- First tankōbon volume cover

尾かしら付き。 (Okashiratsuki)
- Genre: Romance
- Written by: Mizu Sahara
- Published by: Tokuma Shoten (1–3); Coamix;
- English publisher: NA: Tokyopop;
- Imprint: Zenon Comics
- Magazine: Monthly Comic Zenon
- Original run: March 24, 2018 – May 25, 2021
- Volumes: 4
- Directed by: Mikiya Sanada
- Written by: Satoko Okazaki
- Music by: Hilcrhyme
- Studio: Movie Walker
- Released: August 18, 2023

= A Tail's Tale =

Japanese manga series

A Tail's Tale (尾かしら付き。, Okashiratsuki) is a Japanese manga series written and illustrated by Mizu Sahara. It was serialized in Coamix's Monthly Comic Zenon manga magazine from March 2018 to May 2021. A live-action film adaptation premiered in Japanese theaters in August 2023.

==Synopsis==
Nachi is a member of the softball club, however, unlike the other students at her school, she is less prone to sunburn due to her pale skin, which makes her stand out. Her classmates consider her a strange and unbearable girl because she refuses to be approached by popular boys. The story begins to unfold when she suddenly becomes interested in a mysterious boy named Utsumi at her swimming class.

==Media==
===Manga===
Written and illustrated by Mizu Sahara, A Tail's Tale was serialized in Coamix's Monthly Comic Zenon manga magazine from March 24, 2018, to May 25, 2021. Its chapters were compiled into four tankōbon volumes released from November 20, 2018, to July 19, 2021. The series is licensed in English by Tokyopop.

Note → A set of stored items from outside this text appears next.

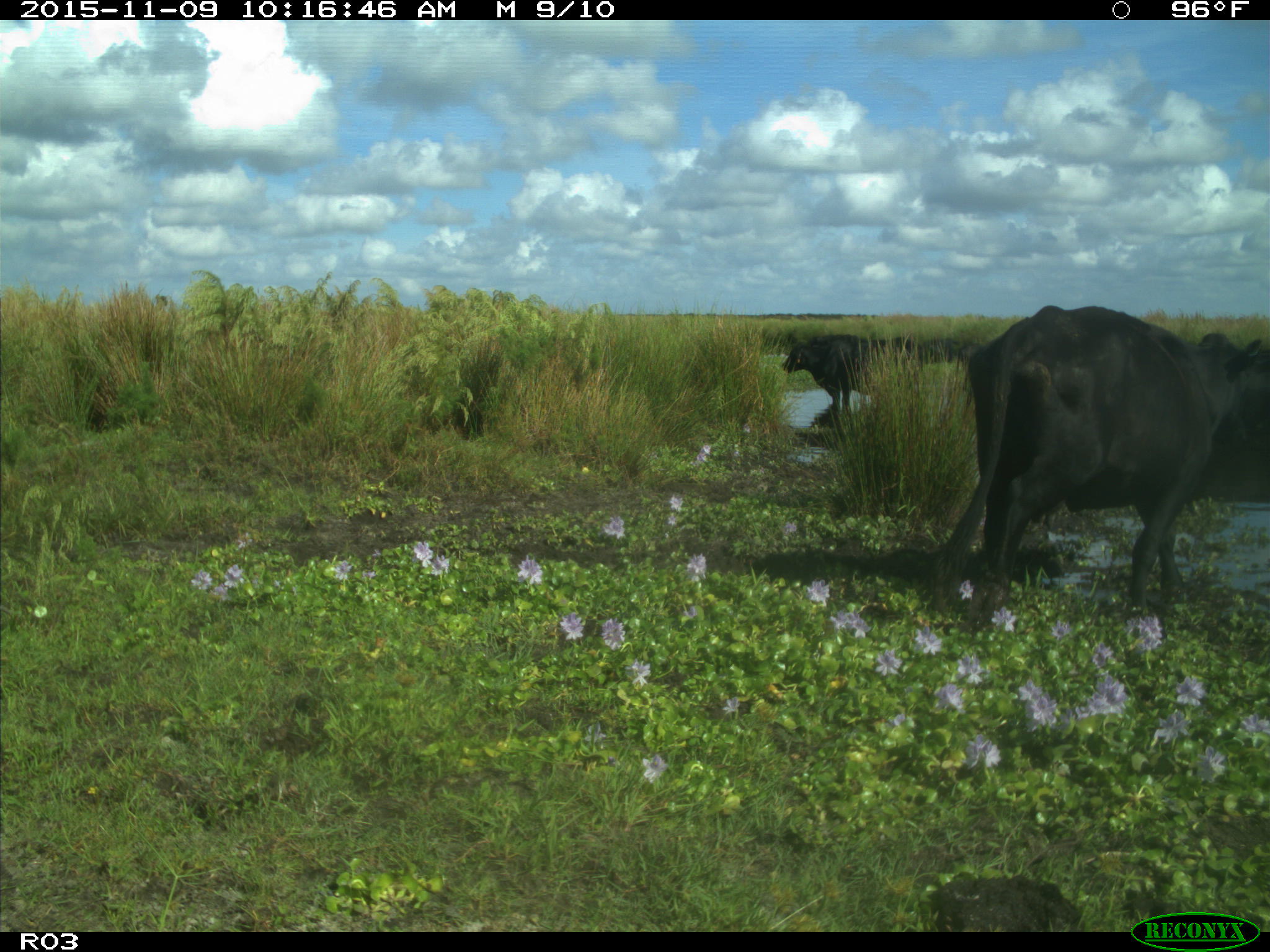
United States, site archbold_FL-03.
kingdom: Animalia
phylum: Chordata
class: Mammalia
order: Artiodactyla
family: Bovidae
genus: Bos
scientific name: Bos taurus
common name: domestic cow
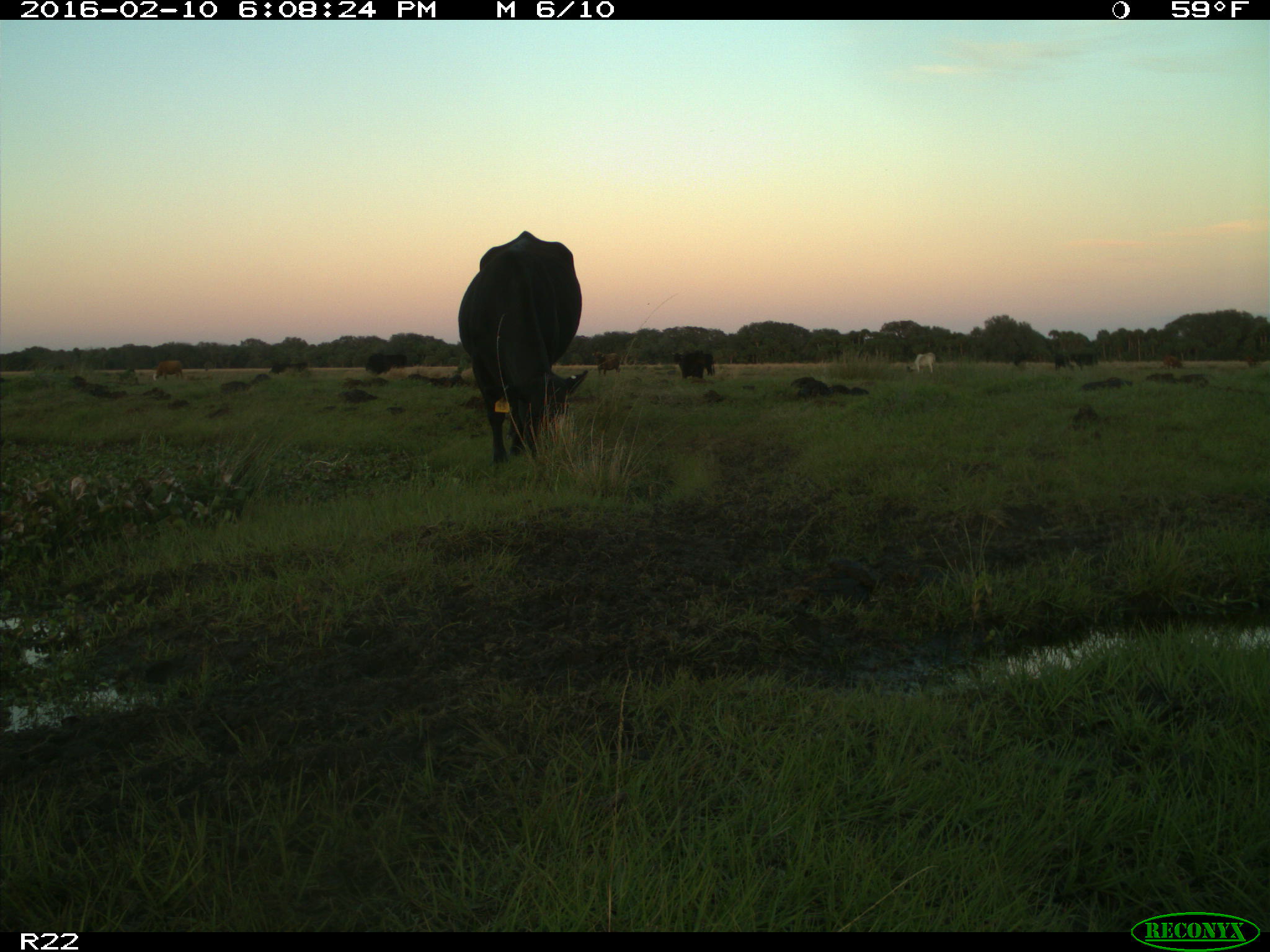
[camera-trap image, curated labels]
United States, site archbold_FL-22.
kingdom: Animalia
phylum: Chordata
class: Mammalia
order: Artiodactyla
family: Bovidae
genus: Bos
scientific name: Bos taurus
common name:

| No. | Original release date | Original ISBN | North American release date | North American ISBN |
| 1 | November 20, 2018 | 978-4-19-980531-8 (original) 978-4-86720-145-9 (reprint) | November 5, 2024 | 978-1-42-787833-5 |
| "An Encounter with the Unknown"; "Extremely Fleeting"; "Can't Catch a Break"; "What Kind of Face Is That?"; "Error"; "The Tail that Vanished"; |
| 2 | June 20, 2019 | 978-4-19-980576-9 (original) 978-4-86720-146-6 (reprint) | March 11, 2025 | 978-1-42-788047-5 |
| "Weirdo"; "Setback"; "Coward"; "Self-Loathing"; "Treasure"; "The Strongest"; |
| 3 | January 20, 2020 | 978-4-19-980613-1 (original) 978-4-86720-147-3 (reprint) | May 20, 2025 | 978-1-42-788074-1 |
| "Tyrant"; "Wonderful Daughters"; "Nachi's Cheek Pouches"; "Not Sorry"; "The Last Mushrooms"; "Sweet, Bitter, and Salty"; |
| 4 | July 19, 2021 | 978-4-86720-248-7 | July 22, 2025 | 978-1-42-788075-8 |
| "Like Father, Like Son"; "Perfectly Imperfect"; "Even"; "Vacuum Cleaner"; "Rival"; "Inheritance"; |

===Live-action film===
A live-action film adaptation was announced on March 26, 2023. The film was directed by Mikiya Sanada, with music composed by Hilcrhyme, starred Eito Konishi and Ayaka Ohira in the lead roles, and featured Rina Takeda and Subaru Kimura among others in supporting roles. The film premiered in Japanese theaters on August 18, 2023.